• **ACTIVITY**
The answer should reproduce the listing below character for character.

::::::

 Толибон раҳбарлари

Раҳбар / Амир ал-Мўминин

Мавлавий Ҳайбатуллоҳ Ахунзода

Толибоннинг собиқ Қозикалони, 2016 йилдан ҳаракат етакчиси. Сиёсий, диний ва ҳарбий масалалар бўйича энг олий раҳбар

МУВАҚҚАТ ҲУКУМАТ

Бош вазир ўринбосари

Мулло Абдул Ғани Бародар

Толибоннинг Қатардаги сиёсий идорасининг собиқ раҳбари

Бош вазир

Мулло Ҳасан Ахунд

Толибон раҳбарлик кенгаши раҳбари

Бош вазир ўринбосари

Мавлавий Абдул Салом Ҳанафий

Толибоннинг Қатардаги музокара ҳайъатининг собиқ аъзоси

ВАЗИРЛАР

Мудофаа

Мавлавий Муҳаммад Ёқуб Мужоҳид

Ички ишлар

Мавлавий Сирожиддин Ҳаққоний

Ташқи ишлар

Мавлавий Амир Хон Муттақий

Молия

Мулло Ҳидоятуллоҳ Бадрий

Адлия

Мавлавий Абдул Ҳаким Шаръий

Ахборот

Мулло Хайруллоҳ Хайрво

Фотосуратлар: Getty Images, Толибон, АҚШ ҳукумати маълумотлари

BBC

::::::

• **WORKED SOLUTION**
 Толибон раҳбарлари

Раҳбар / Амир ал-Мўминин

Мавлавий Ҳайбатуллоҳ Ахунзода

Толибоннинг собиқ Қозикалони, 2016 йилдан ҳаракат етакчиси. Сиёсий, диний ва ҳарбий масалалар бўйича энг олий раҳбар

МУВАҚҚАТ ҲУКУМАТ

Бош вазир ўринбосари

Мулло Абдул Ғани Бародар

Толибоннинг Қатардаги сиёсий идорасининг собиқ раҳбари

Бош вазир

Мулло Ҳасан Ахунд

Толибон раҳбарлик кенгаши раҳбари

Бош вазир ўринбосари

Мавлавий Абдул Салом Ҳанафий

Толибоннинг Қатардаги музокара ҳайъатининг собиқ аъзоси

ВАЗИРЛАР

Мудофаа

Мавлавий Муҳаммад Ёқуб Мужоҳид

Ички ишлар

Мавлавий Сирожиддин Ҳаққоний

Ташқи ишлар

Мавлавий Амир Хон Муттақий

Молия

Мулло Ҳидоятуллоҳ Бадрий

Адлия

Мавлавий Абдул Ҳаким Шаръий

Ахборот

Мулло Хайруллоҳ Хайрво

Фотосуратлар: Getty Images, Толибон, АҚШ ҳукумати маълумотлари

BBC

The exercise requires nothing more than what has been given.